Exercise details: Each line below should be repeated exactly as it stands.

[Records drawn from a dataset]
● ● ● ●

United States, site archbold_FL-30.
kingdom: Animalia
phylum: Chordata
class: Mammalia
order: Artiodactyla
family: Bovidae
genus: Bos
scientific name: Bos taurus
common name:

● ● ● ●

Expected output:
United States, site archbold_FL-30.
kingdom: Animalia
phylum: Chordata
class: Mammalia
order: Artiodactyla
family: Bovidae
genus: Bos
scientific name: Bos taurus
common name:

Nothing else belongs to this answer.